|Photo published under Wikipedia Commons license. By Alex Opryatin|
This is a very rare cat breed. I call it one of the unusual cat breeds because you don't usually see cats from this breed.
Personally, I don't think this version of the Siamese cat is the "real legendary Royal Siamese" as Alex states. I am pretty sure that in Siam (now Thailand) perhaps 1000 years ago or so there were Siamese cats with normal tails, Siamese cats with kinked tails and the occasional Siamese cat with a shortened tail (bobtail). This is how nature works.
When the Siamese found its way to the west (Europe and USA) in the late 1800s breeders did not like the Siamese kinked tail, which was almost the hallmark of a Siamese with the pointing, and selectively bred it out. You can still feel the kink sometimes.

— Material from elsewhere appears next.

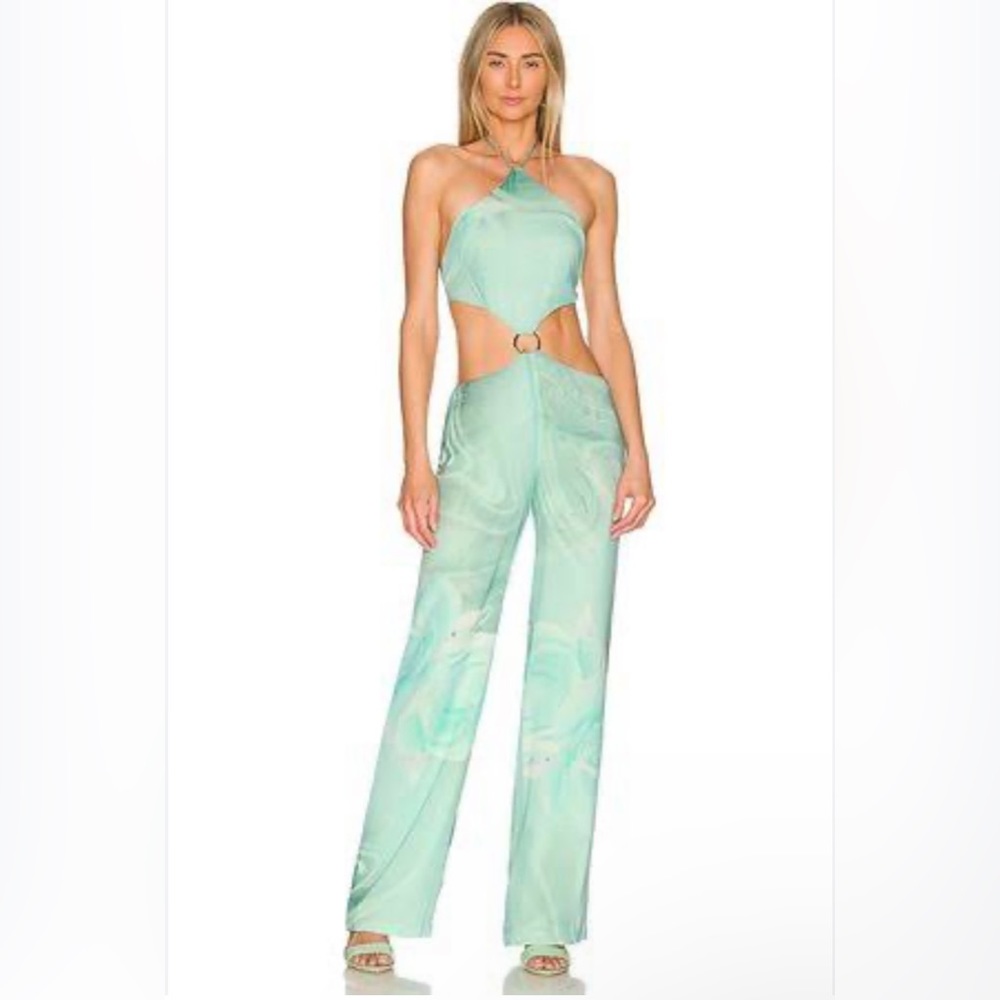 Kim Shui cut out jumpsuit NWT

It appears that the bobtail version was not imported. The interesting point (excuse the pun) about the pointing of the cat in the picture is that it is quite restricted. What I mean is that it really is at the extremities of the cat, whereas normally you see the darker fur over the full face of the cat. In this instance the pointing is restricted to the nose and surrounding area. The same level of "limited pointing" is present on the lower limbs. You do see this sometimes in Siamese cats. I feel that it is wrong and less good than what I would call proper pointing.

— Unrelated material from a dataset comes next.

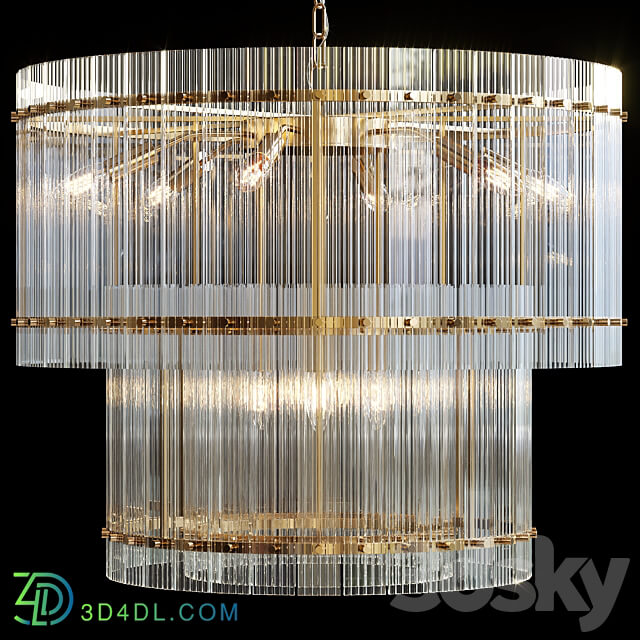 Pendant light Ruby L D93cm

I am going to add an update this page at 6th June 2012 because Alex Opryatin showed me his website and asked me to write a bit more about the Mekong Bobtail.
I say that the bobbed tail version of the Siamese was not exported to the West. Alex makes the point that a lot of cats in Asia have, how do I say this, "interesting tails". They are kinked or missing or shortened. The great Darwin refers to this in this in The Variation of Animals and Plants under Domestication, 1883". So does Harrison Weir the founder of the cat fancy when he writes about Manx cats and because of what he says I raise the possibility that this cat breed was imported from Asia to the Isle of Man.
Because of the prevalence of short tailed cats in Asia it is no surprise that the Siamese cat or a pointed cat developed a short tail - a bobtail.
Alex says that a number of the imported cats from Siam were Siamese cats with bobtails and the breed developed from there.